Da recepção do hotel havia um tapete vermelho que conduzia ao salão, que ele imaginou ser o maior do local. Garçons vestidos de branco com calças pretas passavam entre os convidados com bandejas na mão oferecendo champanhe.
Puro desperdício e exibição.
Frederic estava se casando com uma mulher vinte anos mais nova que ele, que estava encantada por herdar todo o dinheiro que seu cliente possuía, já que ele ainda não tinha filhos.
No meio da multidão algo chamou sua atenção: uma cor loira que ele só tinha visto em uma pessoa. Ele piscou tentando se concentrar , mas a mulher desapareceu atrás de três homens de terno preto. Grenor ficou tentado a perseguir aquela aparição , mas se conteve, ele estava ali com um propósito e tinha certeza de que aquela mulher não poderia estar envolvida nessa atividade.
Ela estava muito apertada e elegante para estar em um lugar como este e ainda mais com uma bandeja nas mãos.
Naquele momento, um homem gorducho em um terno xadrez preto e branco que parecia uma toalha de piquenique ambulante se aproximou dele.
“Grenor Constantine , é um prazer tê-lo aqui. Muito obrigado por ter vindo à minha festa de noivado.

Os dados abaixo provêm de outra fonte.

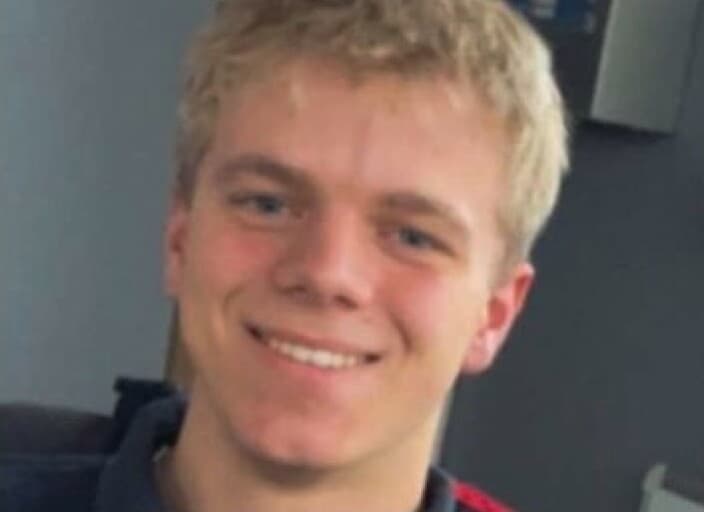 Photo de profil de Kilian689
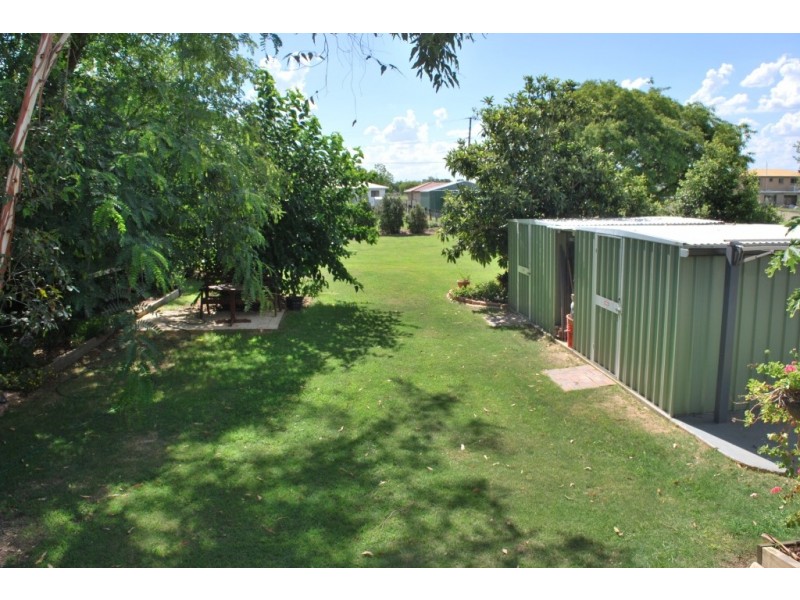 Laidley QLD 4341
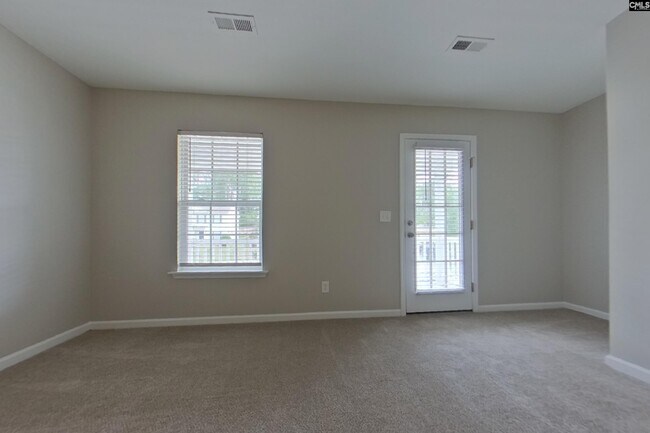 Building Photo - 443 Laurel Mist Ln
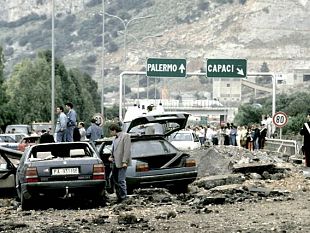 strage-di-capaci-il-sindaco-anastasi-cercare-tutta-la-verita-su-legami-oscuri-e-politica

O homem apertou a mão de Grenor e sorriu com olhos brilhantes.
-o prazer é todo meu. Ele disse em inglês, balançando a cabeça e olhando por cima do ombro do dono da Caribbean Ships, um de seus principais compradores na América. Ele procurava algo com os olhos, algo que talvez fosse produto de sua própria imaginação.
-Como vão os negócios? o homem perguntou depois de soltar a mão dela.

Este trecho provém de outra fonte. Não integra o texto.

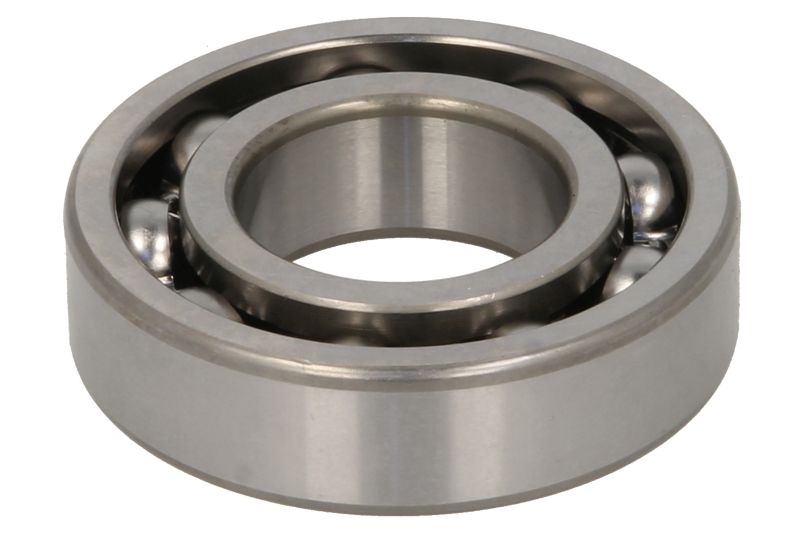 Rulment cutie viteze 16x62x30 mm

-vento em popa. -respondidas.
O homem pareceu notar o silêncio e deu um tapinha em seu ombro.
-sempre no trabalho. O que estará em sua mente desta vez, filho? por que essa cara?
Grenor ergueu uma das sobrancelhas e considerou a resposta antes de oferecê-la. Ninguém se referia a ele com tanta confiança.
Mas ele devia saber que aquele era um de seus principais clientes na América e não havia motivo para ofendê-lo, embora o temperamento de Grenor fosse como um vulcão em erupção: qualquer movimento brusco faria a lava subir.
— ainda cansado da viagem. -O celular tocou como num passe de mágica e ele se desculpou com Frederic . Afastando-se da música e das vozes altas, ele saiu para a varanda e respondeu " sim ? "
— Senhor, estou lhe enviando por e-mail o que solicitou esta tarde.
"Você encontrou tudo sobre ela?"
- tudo e mais um pouco.
"Quem é a babá?"
“Ela não é apenas a babá dele. É Nala Prescock .
— prescock ? _ Grenor pressionou o telefone contra o ouvido enquanto as palavras do detetive ficavam em sua mente.
a irmã mais nova de Dara . Ela é quem tem a guarda do filho.